Patients who three years after Giardia infection met Chalder’s criteria for chronic fatigue (n=347) in a questionnaire study among all patients who had laboratory confirmed giardiasis during the Bergen outbreak (n=1252) were invited to participate in this study five years after the infection (n=253). Structured interviews and clinical examination were performed by specialists in psychiatry, neurology and internal medicine/infectious diseases. Fukuda et al’s 1994 criteria were used to diagnose chronic fatigue syndrome (CFS) and idiopathic chronic fatigue (ICF). Self-reported fatigue recorded with Chalder Fatigue Questionnaire three and five years after infection were compared.
53 patients were included. CFS was diagnosed in 41.5% (22/53) and ICF in 13.2% (7/53). Chronic fatigue caused by other aetiology was diagnosed in 24.5% (13/53); five of these patients had sleep apnoea/hypopnoea syndrome, six had depression and five anxiety disorder, and among these two had more than one diagnosis. Fatigue had resolved in 20.8% (11/53). Self-reported fatigue score in the cohort was significantly reduced at five years compared to three years (p<0.001).
The study shows that Giardia duodenalis may induce CFS persisting as long as five years after the infection.
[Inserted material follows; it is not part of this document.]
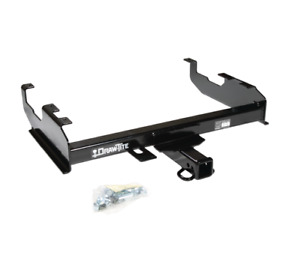 Draw-Tite Class IV Trailer Max-E-Loader Receiver Hitch for 63-86 C10 / C20 / C30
Obstructive sleep apnoea/hypopnoea syndrome, depression and anxiety were important differential diagnoses, or possibly comorbidities, to post-infectious fatigue in this study. Improvement of chronic fatigue in the period from three to five years after giardiasis was found.
Chronic fatigue syndrome (CFS) is a disease with unknown pathogenesis that may be induced by infection, trauma, cancer or undefined conditions, and is characterized by abnormally long post-exertion rehabilitation, incomplete/unsatisfactory relief by rest or sleep, sleep disturbances, cognitive problems, tender lymph nodes, myalgia, headache, sore throat and other unspecific symptoms [1–3].
CFS has been reported to affect 10% following Epstein Barr virus (EBV) infection [4, 5], and fatigue, depression and hair loss is a common syndrome following Dengue fever [6, 7]. In controlled studies chronic fatigue has been reported after Lyme borreliosis , Parvovirus B19 infection , Q fever  and Ross River virus infection .
Diagnostic biological markers are not identified, and the diagnosis is based on the patient’s subjective report of a combination of characteristic symptoms, lasting for at least six months [1, 3]. However, chronic fatigue severe enough to affect normal life is a common symptom in a range of chronic somatic and psychiatric disorders. Cancer; rheumatic, endocrine and neurologic disease; obstructive sleep apnoea/hypopnea syndrome (SAHS); depression and anxiety; obesity, drug side effects and alcohol or drug abuse are among disorders that have to be ruled out to establish the diagnosis CFS [1, 3].
After a large outbreak of Giardia duodenalis in Bergen, Norway in 2004 , all laboratory confirmed cases have been followed up by repeated postal questionnaires [15, 16], and 46% reported chronic fatigue three years after the Giardia infection .
In another cohort following the Giardia outbreak in Bergen, Næss et al.  has recently reported CFS among a selected group of patients referred to department of neurology by their doctor due to fatigue complaints one to three years after giardiasis; however, in that study differential diagnoses were not reported and clinical evaluation by internist and psychiatrist was not performed.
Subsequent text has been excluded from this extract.